> [To be done]: Convert the lines below into a Markdown table with a Number column and a Text column, leaving out the blank lines.
━━━━━ Entries ━━━━━
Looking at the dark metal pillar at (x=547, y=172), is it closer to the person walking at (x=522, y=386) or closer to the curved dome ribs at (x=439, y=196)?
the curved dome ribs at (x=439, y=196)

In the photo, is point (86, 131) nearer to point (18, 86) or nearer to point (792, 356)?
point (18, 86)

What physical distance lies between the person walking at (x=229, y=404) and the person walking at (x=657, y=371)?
━━━━━
> [Solution for this task]:
| Number | Text |
|---|---|
| 1 | Looking at the dark metal pillar at (x=547, y=172), is it closer to the person walking at (x=522, y=386) or closer to the curved dome ribs at (x=439, y=196)? |
| 2 | the curved dome ribs at (x=439, y=196) |
| 3 | In the photo, is point (86, 131) nearer to point (18, 86) or nearer to point (792, 356)? |
| 4 | point (18, 86) |
| 5 | What physical distance lies between the person walking at (x=229, y=404) and the person walking at (x=657, y=371)? |